[start EXCERPT PROVIDED]

A haft sin table — full of foods that start with the letter “s” in Persian — is a centerpiece of Nowruz celebrations. (Neil Greentree)

Leaping over open fires, feasting on foods rich with symbolism, and general merrymaking — these are all aspects of Nowruz, the springtime holiday that heralds the start of the Persian new year.

Straddling the spring equinox (around March 20), this pre-Islamic festival, whose name means “new day,” has roots in the ancient, fire-revering Zoroastrian religion and is believed to be 3,000 years old. Today, Nowruz is observed in Iran and in parts of Turkey, Iraq, the Caucasus and Central Asia.

[end EXCERPT PROVIDED]

[PROBLEM]: Extend the Nowruz text by writing on from its final sentence. The data is not needed here.

[start DATA EXTRACT]

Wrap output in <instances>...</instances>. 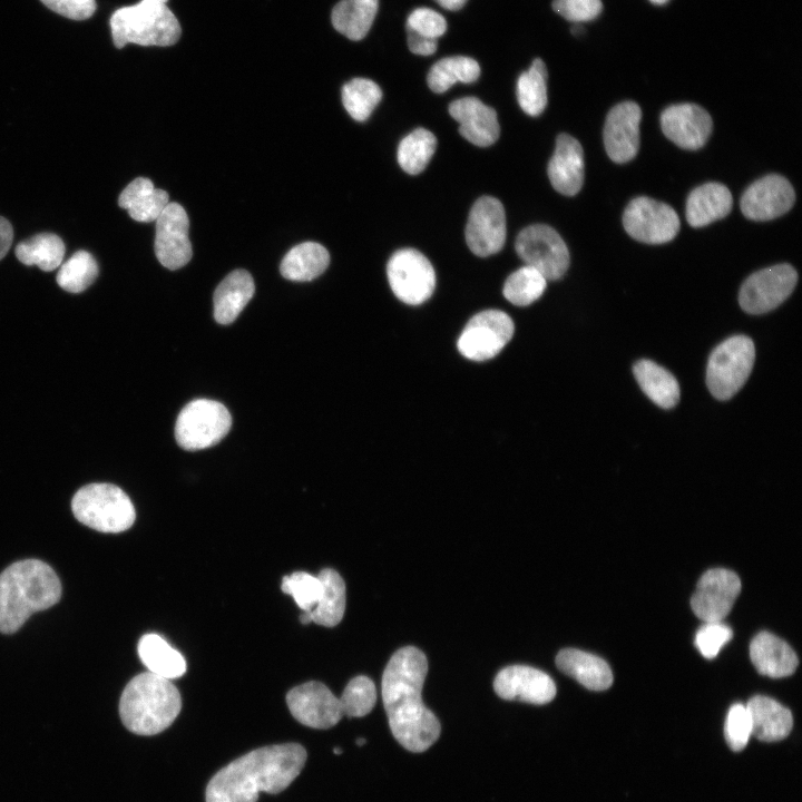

[end DATA EXTRACT]

[ANSWER TO THIS TASK]:
“It’s about celebrating birth and renewal and spring.” says Massumeh Farhad, chief curator of the Freer and Sackler Galleries, which, on Saturday, will mark the start of the Persian year 1394 with the galleries’ seventh annual Nowruz festival. Here’s a guide to the free event’s highlights:

Jump over the fire

Harking back to the holiday’s Zoroastrian origins, the purification ritual of jumping over bonfires is one of the most popular Nowruz traditions. The Freer and Sackler, not wanting to risk igniting priceless art, offer child-friendly faux fires outside both galleries made of orange cloth “flames” blown by fans.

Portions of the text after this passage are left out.